Mr John Didcott, said to have tried over 500 murder cases, but never to have imposed the death sentence, was quoted as expressing his wish for the abolition of the death penalty.

He recalled how he and other prison warders would “talk, play darts or read the paper”, while waiting for the final signal to pull the lever. “It didn’t worry me.”

He described up to seven prisoners being executed simultaneously in separate numbered chambers. 

“If there was one or all of them, they all went at the same time.”

White caps were placed over the prisoner’s heads, with a flap over the face, followed by the noose, which was pulled tight. Most of the people he had executed did not resist, but he remembered one occasion when nine Xhosa men from the Cape had to be overpowered.

Mr Barnard also described how he used a fan to blow away the “bad smell” of trapped air and gases escaping from the bodies when the ropes were loosened.

LESSONS FOR TODAY 

 South Africa’s democratic government abolished the death penalty on June 6, 1995. Despite the violent crimes committed by some rogue elements, calls to restore the death penalty have been resisted.

 As of 2020, 53 countries, including Zimbabwe and the United States of America still had capital punishment. The United States under President Trump executed a number of prisoners on death row before he left office.

 Amnesty International which opposes capital punishment says, “the death penalty violates the most fundamental right the right to life. It is the ultimate cruel, inhuman and degrading punishment.”

 President Mnangagwa in 2018, “commuted to life imprisonment, the death sentences of prisoners who had been on death row for more than 10 years.”
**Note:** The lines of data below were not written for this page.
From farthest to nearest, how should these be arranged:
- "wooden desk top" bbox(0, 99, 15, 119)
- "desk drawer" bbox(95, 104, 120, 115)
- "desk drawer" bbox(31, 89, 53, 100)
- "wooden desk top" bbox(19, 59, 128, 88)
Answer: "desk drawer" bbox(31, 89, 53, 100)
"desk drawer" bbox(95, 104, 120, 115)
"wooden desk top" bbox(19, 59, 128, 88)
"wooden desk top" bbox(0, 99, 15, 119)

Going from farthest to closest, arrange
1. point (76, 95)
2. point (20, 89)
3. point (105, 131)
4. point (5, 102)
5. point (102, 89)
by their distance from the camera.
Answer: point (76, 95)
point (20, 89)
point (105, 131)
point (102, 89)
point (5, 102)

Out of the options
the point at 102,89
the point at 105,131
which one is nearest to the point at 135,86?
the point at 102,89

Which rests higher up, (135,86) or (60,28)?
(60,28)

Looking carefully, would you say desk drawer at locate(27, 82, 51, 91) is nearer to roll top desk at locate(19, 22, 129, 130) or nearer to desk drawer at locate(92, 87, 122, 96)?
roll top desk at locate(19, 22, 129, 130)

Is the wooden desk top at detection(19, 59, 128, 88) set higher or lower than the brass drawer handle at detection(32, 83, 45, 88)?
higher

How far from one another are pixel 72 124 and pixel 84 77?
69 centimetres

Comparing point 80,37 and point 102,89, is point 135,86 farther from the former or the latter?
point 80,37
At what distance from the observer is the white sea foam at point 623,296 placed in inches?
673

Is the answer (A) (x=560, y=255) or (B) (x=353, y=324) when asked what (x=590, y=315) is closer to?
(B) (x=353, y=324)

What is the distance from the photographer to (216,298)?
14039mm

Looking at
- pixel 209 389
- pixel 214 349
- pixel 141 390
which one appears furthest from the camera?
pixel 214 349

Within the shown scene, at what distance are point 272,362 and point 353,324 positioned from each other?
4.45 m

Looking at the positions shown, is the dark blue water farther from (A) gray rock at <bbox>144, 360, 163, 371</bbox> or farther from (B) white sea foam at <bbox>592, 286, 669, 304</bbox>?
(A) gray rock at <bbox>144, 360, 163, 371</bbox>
 Zimbabwe has gone for 15 years without executing prisoners on death row. The last prisoner was hung on July 22, 2005.

 In January 2019, President Mnangagwa, who is opposed to the death penalty said he “wholeheartedly”, agreed that capital punishment “constituted an affront to human dignity.” 

 MDC-T leader Senator Douglas Mwonzora gives compelling arguments on why Section 48 of the Constitution should be amended, in an article: “Why Zimbabwe should amend the Constitution to abolish the death penalty”, published by Constitutionnet on August 7, 2019. Section 48 provides for the right to life, but section 48(2) states: “a law may permit the death penalty to be imposed only on a person convicted of murder committed in aggravating circumstances.”